Kyle McCrosson, John Clancy, Philip Wesley
Service-Learning Course Project as part of DS 4200: Information Presentation and Visualization, taught by Prof. Cody Dunne, Data Visualization @ Khoury, Northeastern University.
Chester Park is an amazing resource for the residents of the neighborhood. However, the bisection of the park by Massachusetts Avenue makes it difficult for people to utilize both halves, effectively cutting residents' green space in two. Additionally, the lack of any type of pedestrian crossing across Massachusetts Avenue between Tremont Street and Shawmut Avenue creates an unsafe environment where pedestrians are jaywalking across Massachusetts Avenue out of convenience. We counted more than 30 jaywalkers in only one hour across Massachusetts Avenue, in order to avoid the 4-minute walk that is required to cross at either Tremont or Shawmut. We aim to provide an exploration of pedestrian behavior and crossing data in order to find potential solutions to make it more practical to cross Massachusetts Avenue safely, and to give the residents of Chester Square easy access to the full extent of the park. By balancing the advantages and disadvantages of installing some type of pedestrian crossing, we hope to provide the Chester Square Neighborhood Association with a tool to lead the pedestrian crossing discussion.

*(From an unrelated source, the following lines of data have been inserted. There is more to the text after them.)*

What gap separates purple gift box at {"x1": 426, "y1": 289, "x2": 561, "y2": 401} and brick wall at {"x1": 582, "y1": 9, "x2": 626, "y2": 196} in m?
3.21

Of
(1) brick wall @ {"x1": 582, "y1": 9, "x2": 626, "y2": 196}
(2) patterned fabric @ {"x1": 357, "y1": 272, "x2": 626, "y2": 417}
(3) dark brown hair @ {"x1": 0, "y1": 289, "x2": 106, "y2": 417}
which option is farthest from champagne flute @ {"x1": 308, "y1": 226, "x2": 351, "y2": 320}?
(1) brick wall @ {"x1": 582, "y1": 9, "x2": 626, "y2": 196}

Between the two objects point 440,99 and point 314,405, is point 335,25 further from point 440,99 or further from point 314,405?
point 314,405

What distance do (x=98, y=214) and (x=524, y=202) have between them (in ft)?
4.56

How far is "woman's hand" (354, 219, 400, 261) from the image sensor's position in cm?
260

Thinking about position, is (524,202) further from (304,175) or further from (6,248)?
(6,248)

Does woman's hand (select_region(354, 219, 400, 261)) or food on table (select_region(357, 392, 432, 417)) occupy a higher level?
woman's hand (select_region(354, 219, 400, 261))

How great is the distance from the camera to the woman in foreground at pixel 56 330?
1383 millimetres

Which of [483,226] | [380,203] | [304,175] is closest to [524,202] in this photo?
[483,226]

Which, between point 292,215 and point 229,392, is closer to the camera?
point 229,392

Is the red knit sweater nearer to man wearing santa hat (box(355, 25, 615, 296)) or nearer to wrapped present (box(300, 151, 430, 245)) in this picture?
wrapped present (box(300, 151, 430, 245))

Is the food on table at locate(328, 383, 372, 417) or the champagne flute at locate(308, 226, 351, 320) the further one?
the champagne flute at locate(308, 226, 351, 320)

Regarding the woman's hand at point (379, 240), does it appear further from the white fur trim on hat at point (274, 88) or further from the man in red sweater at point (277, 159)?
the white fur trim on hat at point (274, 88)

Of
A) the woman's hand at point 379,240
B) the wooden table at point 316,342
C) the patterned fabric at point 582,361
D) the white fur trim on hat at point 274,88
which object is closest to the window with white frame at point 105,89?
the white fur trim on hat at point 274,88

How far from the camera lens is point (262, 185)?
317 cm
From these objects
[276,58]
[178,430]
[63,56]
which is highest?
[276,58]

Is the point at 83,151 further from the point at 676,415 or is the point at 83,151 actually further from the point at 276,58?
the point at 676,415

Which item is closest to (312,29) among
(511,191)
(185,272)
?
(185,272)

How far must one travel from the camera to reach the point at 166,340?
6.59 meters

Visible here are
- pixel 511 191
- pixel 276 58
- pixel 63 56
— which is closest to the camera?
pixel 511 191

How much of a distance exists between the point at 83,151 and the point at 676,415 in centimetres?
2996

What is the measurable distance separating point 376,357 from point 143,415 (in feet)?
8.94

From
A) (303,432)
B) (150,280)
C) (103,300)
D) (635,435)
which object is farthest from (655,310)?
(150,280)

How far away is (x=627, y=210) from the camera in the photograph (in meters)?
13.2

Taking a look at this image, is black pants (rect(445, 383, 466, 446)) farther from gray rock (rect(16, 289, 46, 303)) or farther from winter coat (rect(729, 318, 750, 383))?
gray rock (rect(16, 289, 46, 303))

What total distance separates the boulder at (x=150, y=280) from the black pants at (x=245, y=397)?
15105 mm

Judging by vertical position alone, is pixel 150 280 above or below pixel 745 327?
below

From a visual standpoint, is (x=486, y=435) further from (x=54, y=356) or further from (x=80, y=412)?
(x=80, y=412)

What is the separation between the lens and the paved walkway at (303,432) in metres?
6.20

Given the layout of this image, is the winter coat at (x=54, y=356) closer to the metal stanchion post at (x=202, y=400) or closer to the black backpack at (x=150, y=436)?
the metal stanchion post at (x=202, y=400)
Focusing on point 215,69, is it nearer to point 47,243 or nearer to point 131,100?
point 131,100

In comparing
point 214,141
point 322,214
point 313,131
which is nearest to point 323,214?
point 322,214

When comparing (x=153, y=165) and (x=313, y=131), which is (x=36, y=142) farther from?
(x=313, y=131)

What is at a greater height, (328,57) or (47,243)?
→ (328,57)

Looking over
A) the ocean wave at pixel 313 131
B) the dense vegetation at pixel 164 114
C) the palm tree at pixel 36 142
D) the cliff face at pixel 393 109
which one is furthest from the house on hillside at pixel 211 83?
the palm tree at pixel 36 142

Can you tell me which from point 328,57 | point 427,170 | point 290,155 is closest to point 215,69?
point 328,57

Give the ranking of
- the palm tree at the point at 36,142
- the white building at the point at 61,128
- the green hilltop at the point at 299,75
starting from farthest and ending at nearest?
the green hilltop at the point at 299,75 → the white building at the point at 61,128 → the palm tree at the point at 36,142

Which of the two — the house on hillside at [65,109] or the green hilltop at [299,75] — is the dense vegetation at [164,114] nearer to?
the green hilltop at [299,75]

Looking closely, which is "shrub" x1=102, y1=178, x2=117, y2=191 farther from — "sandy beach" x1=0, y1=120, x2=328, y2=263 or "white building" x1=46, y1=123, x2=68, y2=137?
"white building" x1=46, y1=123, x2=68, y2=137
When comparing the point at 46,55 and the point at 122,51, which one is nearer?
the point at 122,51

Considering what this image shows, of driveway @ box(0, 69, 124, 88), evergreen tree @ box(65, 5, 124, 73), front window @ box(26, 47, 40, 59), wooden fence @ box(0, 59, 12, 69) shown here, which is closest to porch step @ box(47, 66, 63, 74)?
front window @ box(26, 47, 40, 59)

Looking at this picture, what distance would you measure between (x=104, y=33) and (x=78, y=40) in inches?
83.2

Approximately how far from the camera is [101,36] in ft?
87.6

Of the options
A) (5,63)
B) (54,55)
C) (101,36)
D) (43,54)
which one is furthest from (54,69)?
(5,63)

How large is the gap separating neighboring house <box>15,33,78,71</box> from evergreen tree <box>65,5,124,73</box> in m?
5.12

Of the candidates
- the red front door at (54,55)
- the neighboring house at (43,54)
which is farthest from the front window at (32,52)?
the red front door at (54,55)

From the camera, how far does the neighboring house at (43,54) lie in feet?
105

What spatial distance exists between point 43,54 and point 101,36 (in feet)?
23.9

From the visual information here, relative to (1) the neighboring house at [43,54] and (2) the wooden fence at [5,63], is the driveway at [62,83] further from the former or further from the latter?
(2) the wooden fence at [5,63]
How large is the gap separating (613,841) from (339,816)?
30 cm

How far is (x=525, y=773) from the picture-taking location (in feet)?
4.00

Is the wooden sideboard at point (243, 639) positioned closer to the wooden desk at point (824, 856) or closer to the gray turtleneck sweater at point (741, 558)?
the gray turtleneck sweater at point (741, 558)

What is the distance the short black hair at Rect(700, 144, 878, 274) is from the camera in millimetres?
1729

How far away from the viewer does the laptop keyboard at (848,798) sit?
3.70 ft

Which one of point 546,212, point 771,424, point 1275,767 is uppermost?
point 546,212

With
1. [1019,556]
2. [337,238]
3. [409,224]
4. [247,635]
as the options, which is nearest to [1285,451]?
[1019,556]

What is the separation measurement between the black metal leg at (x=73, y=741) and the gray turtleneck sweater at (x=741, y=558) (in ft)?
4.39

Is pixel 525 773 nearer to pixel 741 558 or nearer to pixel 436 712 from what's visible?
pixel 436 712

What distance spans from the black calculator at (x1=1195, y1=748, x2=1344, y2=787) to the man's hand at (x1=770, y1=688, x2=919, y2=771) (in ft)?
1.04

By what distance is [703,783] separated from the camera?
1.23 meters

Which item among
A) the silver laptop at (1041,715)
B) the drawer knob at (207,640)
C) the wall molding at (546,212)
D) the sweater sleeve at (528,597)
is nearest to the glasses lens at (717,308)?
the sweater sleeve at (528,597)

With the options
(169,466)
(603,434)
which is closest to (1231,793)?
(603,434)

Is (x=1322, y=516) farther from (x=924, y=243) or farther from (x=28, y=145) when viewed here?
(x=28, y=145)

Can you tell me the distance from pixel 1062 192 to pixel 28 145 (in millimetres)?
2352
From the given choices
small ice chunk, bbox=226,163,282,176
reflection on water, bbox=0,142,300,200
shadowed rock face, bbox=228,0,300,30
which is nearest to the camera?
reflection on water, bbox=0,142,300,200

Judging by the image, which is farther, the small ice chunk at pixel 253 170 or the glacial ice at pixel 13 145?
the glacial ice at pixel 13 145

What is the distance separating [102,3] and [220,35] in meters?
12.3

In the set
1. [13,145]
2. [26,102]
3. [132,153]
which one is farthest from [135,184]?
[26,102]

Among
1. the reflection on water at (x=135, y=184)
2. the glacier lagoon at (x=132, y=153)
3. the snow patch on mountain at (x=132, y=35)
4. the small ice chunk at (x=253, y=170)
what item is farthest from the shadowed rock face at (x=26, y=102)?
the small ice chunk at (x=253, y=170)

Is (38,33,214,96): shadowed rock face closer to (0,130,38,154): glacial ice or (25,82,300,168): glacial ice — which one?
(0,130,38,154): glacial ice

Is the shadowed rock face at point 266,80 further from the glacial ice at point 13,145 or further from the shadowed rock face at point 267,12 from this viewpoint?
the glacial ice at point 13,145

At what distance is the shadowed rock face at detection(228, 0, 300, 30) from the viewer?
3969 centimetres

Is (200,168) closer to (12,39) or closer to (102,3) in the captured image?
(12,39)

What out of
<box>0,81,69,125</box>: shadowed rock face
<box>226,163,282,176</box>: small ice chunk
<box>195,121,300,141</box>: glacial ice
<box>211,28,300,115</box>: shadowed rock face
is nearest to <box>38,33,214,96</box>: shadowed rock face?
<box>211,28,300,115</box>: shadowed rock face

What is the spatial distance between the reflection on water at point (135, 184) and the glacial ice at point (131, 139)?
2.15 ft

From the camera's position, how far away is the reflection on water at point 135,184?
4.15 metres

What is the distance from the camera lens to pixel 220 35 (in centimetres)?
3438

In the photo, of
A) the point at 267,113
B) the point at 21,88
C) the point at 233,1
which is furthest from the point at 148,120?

Our visualization focuses on the following options for a pedestrian crossing:
High-Visibility Crosswalk
Rapid Flashing Signal
Pedestrian Hybrid Beacon
Our visualization is based on three main views that highlight the major pro's and con's of each choice of
pedestrian crossing. The options we explore include leaving the road as is (pedestrians either cross at
Tremont/Shawmut, or jaywalk), adding a crosswalk in the middle of the block, adding a crosswalk with a rapid
flashing pedestrian sign, and building a Pedestrian Hybrid Beacon which is essentially a stoplight over a
crosswalk that would give pedestrians the right of way. For simplicity, we refer to the Tremont/Shawmut
option only as Tremont because the travel times, costs, and safety of each of those routes are the same, and
discussing them separately is redundant.
In the lower left corner we have a map of the neighborhood, with the five options for pedestrian crossing
laid out over it. This provides the user with a spatial awareness of the various intersections involved, as
well as the context of where the proposed pedestrian crossing options would be installed. Hovering over each
path with the mouse will provide a tooltip label to tell the user which route they are looking at, and will
highlight the encodings related to that route in the other graphs on the right side of the
visualization.
The bottom right corner contains a bar graph that compares the average amount of time that it takes for a
pedestrian to walk the corresponding route on the map. The amount of time is encoded with length on an aligned
axis and the route that the bar is referring to is encoded with color. Comparing the length of the bars on an
aligned axis is the most effective way to relate that information to the user, and using the same colors to
encode the bars as we did the paths over the map (along with linked highlighting and tooltip labels) unites
the information from the map with the information from this bar graph.
In the top right corner we have a violin plot that provides information on the distribution of costs of various
solutions we felt could effectively connect the parks in a more effective manner than currently is available.
The distribution is encoded within the width of the plot at a given point, and the color encodes which route's
distribution you are looking at. Using the width it is easy to compare which have distributions that skew higher
or lower because they are using the same y scale so it's just a matter of comparing various widths and the
height on the y axis of those widths. We liked that this made it easy to get all of the data in perspective
unlike a bar graph of just the average or something along those lines.
In the top left corner we have a key which will highlight whichever route you hover over to make it easy to
compare across our various graphs in the visualization, and we also ahve a filter box that allows you to narrow
down the scope and more easily compare a smaller number of routes. This is especially helpful for the average
walking time, because Tremont raises the number of seconds needed for the graph dramatically which makes it
harder to see the differences between all the other options.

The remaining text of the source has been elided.